Un aspetto importante della silloge, che soggiace ad ogni scelta lemmatica e versificatoria, è la raffinatezza stilistica. Innanzitutto bisogna notare la mistione di un lessico quotidiano, della tradizione poetica e di un lessico colto con prelievi dalla lingua madre (latino) o con riproposizioni italianizzate di termini greci. Si tratta di un procedimento di rara intensità e bellezza e molto raro nel panorama della poesia contemporanea, che non è un semplice recupero linguistico finalizzato al ‘dottismo’, ma un approccio sentito e sperimentale, che non rende affatto la poesia incomprensibile, ma la munisce di un’istanza significativa ed etimologica che altrimenti sarebbe impossibile. La versificazione è sempre calibrata e veicolata all’argomentazione strofica, ora piana ora franta, capace di equilibrare la voluta sintattica alla struttura del verso.

La creazione poetica di Maria Luisa Daniele Toffanin è espressione dell’enigma della vita e dell’uomo contemporaneo, è una letteratura che va alla ricerca dei valori eterni, è un inno alla vita e alla sua complessità, al contempo si dimostra come cogenza interiore al fine di una riproposizione catartica. Non manca, difatti, la concezione del limite e della natura lapsa. Per questo motivo Florilegi femminili controvento è una silloge varia e intricata, una costruzione di sagome, specchi e ragnatele. [Giuseppe Manitta]

 

Magia di attese: prefazione di Stefano Sodi e postfazione di Mario Richter

Ancora una volta la riflessione poetica di Maria Luisa Daniele Toffanin attinge al lessico e all’ambientazione familiare per approfondire un tema caro al mondo della letteratura e della filosofia: quello dell’attesa e – in senso più ampio – del tempo.

Articolata in due sezioni – l’attesa bambina e l’attesa matura – questa preziosa plaquette utilizza la diacronia per condurre ad un medesimo esito, che l’esergo kierkegaardiano sembra rappresentare con efficacia: l’attesa, carica di emozioni, aspettative, sogni, stupori, prospettive è momento così ricco da conferire pienezza di senso al futuro evento, anche quando per esso non fosse valsa la pena di aspettare o che comunque si fosse dimostrato inadeguato alle aspettative.

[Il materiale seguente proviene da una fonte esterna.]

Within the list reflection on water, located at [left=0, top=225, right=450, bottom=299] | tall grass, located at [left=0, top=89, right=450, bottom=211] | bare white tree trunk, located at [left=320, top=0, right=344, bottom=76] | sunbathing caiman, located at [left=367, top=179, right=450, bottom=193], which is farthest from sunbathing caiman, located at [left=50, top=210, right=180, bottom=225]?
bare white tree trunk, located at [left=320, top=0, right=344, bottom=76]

Luogo – fisico e metafisico insieme – dell’attesa bambina è la «stanza bassa», il seminterrato della casa in cui la madre dell’autrice quotidianamente organizzava per la figlia e le sue cugine piccoli spettacoli teatrali, utilizzando il gioco scenico per aprire loro progressivamente gli occhi sul mondo. La magia della rappresentazione era mediatrice di una crescita psicologica più che fisica (l’«apnea emotiva / d’entrare in scena», l’«universo emozionale / più che uno studio Porta a porta») che, con i suoi successi ed insuccessi, se non vaccinava almeno preparava alla «vita vera / che entra in scena / arrogante a passi di bufera / ti burattina a suo piacere / ti squassa spacca strappa / dall’albero della felicità». Quello stesso spazio che l’autrice – divenuta madre a sua volta – tenta di riattrezzare «con fili di fantasia-energia» per i propri figli affinché «si ravvivi rinnovi s’eterni / in noi voi ed altri / nella girandola del tempo / lo stupore dell’attesa» e che costituisce ora per lei «terra d’approdo ove sostare insieme / al riparo del ricordo / elevare altari di poesia / sull’orlo del naufragio dei giorni».

Un crescendo nell’attesa è quella ‘matura’, articolata in tre diversi sitz im leben. Il primo (Ti aspetterò nell’incontro del cuore) ricorda l’attesa della prima nipote, attesa connotata da una radicale solitudine («Sola al balcone del cuore / colgo echi rari battiti / dell’emozione vostra») che si pone in dialettica contrapposizione alla prima attesa bambina, così carica di ‘compagnia’, ma che è comunque presaga della vita che si rinnova e torna a dar luce («sarai luce-lucciola / tenero guizzo / che riaccende l’ombra. // Tenderò le mani / le illuminerò stringendola») e in virtù della quale l’autrice intende svolgere un rinnovato ruolo di rassicurazione e protezione che dal figlio si allunghi alla piccola («Stenderò le mie braccia / come ali di stelle / sui vostri passi insieme // se l’eclissi s’annuncia / e il pensiero s’oscura»). Nel nome della gran madre è invece l’esaltazione dell’arcano riallacciarsi delle trame della vita. La nascita di Lia – una bisnipote il cui padre, che aveva intessuto profondi rapporti di affetto con la madre dell’autrice, ha voluto dare il nome della gran madre – apre nuove chiavi di lettura al senso dell’esistenza umana, la cui immortalità è data anche nella dimensione immanente proprio da quel legame di affetti e sentimenti che lega le generazioni. Così in lei sarà possibile cantare l’incanto di ogni infanzia «stupore-innocenza-prodigio / che ci dilata e continua il cammino / oltre orizzonti dell’umano tempo / nel disegno infinito di Dio». Infine Nidi stellati di gioia, due poesie ancora una volta occasionate da una nascita, ci invitano a riflettere sull’affascinante analogia tra macro e microcosmo, tra la generazione di nuove stelle e quella di nuovi bambini, caratterizzate dal comune sentimento della ‘sim-patia’, termine greco che indica l’intima sintonia, il ‘battere insieme’ così «fra celesti elementi» come «fra presenze care».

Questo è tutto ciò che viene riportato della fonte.